5
votes

I have a graph with 0.5 billion of nodes and edges in Neo. I want to find shortest path between 2 nodes that avoids supernodes (even if it is longer than paths having supernodes on them).

The below query works fine for smaller graphs, but never finishes for the graph of the size I am dealing with:

MATCH (n:Node { id:'123'}),(m:Node { id:'234' }), p = shortestPath((n)-[*..6]-(m)) 
WHERE NONE(x IN NODES(p) WHERE size((x)--())>1000)
RETURN p

If I remove the WHERE clause it is super fast. Typically subsecond.

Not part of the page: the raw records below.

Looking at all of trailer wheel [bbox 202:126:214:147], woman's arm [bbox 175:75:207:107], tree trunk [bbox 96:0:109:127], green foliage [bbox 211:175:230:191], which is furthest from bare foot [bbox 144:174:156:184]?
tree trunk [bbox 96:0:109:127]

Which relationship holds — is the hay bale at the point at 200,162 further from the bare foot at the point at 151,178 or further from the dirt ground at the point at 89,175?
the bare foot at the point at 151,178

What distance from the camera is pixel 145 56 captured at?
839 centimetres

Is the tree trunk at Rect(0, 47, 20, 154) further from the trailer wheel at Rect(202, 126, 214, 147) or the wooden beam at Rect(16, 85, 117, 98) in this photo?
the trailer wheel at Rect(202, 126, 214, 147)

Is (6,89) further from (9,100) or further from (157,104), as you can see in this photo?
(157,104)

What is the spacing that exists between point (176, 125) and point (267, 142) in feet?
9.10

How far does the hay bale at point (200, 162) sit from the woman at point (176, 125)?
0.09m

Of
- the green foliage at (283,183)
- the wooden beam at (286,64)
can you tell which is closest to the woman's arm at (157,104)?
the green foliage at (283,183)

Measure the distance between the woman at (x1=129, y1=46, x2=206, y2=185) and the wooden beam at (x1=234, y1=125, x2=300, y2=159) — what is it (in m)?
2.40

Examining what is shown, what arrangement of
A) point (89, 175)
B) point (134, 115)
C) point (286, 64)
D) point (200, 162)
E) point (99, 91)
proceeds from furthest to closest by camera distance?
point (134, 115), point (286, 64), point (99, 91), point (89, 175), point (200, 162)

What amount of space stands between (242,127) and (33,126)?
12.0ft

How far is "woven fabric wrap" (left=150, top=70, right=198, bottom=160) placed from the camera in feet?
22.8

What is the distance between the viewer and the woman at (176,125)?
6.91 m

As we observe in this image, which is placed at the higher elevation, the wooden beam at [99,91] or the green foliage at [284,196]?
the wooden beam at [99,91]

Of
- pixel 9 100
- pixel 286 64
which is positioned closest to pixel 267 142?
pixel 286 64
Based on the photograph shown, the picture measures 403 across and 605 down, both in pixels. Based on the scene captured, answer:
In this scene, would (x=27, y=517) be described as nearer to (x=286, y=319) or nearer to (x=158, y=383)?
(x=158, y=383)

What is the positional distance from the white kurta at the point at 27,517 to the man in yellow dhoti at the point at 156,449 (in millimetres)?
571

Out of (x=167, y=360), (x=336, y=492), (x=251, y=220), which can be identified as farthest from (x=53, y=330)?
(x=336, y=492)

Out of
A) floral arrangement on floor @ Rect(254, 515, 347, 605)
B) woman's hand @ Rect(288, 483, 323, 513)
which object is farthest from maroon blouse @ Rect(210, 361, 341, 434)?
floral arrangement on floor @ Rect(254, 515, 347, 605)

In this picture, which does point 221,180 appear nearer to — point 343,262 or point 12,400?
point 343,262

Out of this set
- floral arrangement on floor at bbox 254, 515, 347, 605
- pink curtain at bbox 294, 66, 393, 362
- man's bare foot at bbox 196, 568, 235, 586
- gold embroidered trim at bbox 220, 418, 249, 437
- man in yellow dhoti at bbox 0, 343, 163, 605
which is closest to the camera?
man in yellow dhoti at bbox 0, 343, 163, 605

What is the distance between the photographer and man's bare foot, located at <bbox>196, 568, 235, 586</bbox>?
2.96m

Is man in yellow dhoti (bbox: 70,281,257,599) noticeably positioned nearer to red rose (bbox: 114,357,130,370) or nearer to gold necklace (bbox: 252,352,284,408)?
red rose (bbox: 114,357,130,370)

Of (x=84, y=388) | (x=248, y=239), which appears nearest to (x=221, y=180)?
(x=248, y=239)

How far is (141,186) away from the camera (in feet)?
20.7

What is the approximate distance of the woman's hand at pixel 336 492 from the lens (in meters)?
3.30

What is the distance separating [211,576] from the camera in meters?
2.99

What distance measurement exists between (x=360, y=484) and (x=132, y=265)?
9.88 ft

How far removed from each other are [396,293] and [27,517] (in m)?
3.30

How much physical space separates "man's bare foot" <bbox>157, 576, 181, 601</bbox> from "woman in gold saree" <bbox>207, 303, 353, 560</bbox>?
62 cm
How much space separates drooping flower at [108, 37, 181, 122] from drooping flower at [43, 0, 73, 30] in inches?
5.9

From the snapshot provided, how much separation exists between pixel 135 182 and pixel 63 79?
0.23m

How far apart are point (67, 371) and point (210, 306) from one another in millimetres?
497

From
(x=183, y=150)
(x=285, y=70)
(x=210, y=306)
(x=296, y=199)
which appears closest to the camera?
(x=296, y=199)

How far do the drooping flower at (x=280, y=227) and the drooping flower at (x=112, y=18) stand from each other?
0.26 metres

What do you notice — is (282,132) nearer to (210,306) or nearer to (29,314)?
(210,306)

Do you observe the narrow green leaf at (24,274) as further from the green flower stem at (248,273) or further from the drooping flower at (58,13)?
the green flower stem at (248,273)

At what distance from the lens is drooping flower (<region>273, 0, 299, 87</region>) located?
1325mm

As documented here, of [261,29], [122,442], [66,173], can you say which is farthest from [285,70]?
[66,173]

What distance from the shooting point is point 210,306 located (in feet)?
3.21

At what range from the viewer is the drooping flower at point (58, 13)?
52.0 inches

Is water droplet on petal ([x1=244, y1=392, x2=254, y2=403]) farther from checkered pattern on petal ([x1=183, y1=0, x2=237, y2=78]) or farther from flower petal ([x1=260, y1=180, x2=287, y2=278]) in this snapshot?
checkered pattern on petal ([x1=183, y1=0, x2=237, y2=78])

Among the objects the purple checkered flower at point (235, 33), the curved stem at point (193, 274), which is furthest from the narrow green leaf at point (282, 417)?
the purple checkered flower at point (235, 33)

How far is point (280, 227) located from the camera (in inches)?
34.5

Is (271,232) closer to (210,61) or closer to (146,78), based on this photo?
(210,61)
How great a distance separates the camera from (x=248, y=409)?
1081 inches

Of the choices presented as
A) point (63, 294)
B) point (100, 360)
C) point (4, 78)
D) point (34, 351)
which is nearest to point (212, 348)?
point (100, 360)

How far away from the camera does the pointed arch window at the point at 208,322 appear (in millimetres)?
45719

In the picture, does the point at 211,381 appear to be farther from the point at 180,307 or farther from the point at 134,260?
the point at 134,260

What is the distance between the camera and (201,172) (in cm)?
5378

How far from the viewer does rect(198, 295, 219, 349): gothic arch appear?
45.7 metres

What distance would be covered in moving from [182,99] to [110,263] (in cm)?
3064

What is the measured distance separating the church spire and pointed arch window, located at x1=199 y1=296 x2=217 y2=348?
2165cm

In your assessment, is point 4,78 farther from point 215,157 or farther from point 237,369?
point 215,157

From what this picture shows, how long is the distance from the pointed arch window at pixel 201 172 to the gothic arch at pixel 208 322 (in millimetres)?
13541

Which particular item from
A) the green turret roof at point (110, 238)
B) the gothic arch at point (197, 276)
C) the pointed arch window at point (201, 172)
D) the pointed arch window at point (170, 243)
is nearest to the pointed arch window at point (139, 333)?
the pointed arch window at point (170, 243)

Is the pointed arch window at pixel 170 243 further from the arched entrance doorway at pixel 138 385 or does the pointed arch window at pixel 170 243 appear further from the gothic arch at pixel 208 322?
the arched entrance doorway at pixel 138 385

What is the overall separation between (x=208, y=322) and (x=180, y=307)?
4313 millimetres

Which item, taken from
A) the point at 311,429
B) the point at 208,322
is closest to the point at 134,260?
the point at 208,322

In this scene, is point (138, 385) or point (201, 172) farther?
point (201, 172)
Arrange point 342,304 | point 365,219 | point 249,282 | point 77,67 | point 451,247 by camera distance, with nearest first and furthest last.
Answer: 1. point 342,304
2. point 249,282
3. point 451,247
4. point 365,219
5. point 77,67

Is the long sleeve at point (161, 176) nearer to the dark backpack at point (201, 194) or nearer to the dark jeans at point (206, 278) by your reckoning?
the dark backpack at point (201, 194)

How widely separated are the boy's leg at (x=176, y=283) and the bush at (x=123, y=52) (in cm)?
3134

How can I speed it up? Would precalculating node degrees and indexing them help? Should I resort to duplicating all the edges apart from the ones adjacent to supernodes, giving them a new label and using them for my shortestPath query without the WHERE clause? Any other suggestions?

2
What happens if you remove the label? WHERE NONE(x IN NODES(p) WHERE size((x)--()) > 1000)Nicole White
Good point. Apologies, I was actually testing it with no labels in the WHERE clause. With the first label it errors. The second label doesn't seem to make any difference. Let me update my question to remove the labels. For reference it originally looked like this: WHERE NONE(x:Node IN NODES(p) WHERE size((x:Node)--())>1000)Tom

2 Answers

2
votes

As far as I can tell the Neo4j shortest path implementation prunes paths when the WHERE ALL contains relationships only (not nodes). Where it cannot prune the queries it finds all the paths then filters them (slow).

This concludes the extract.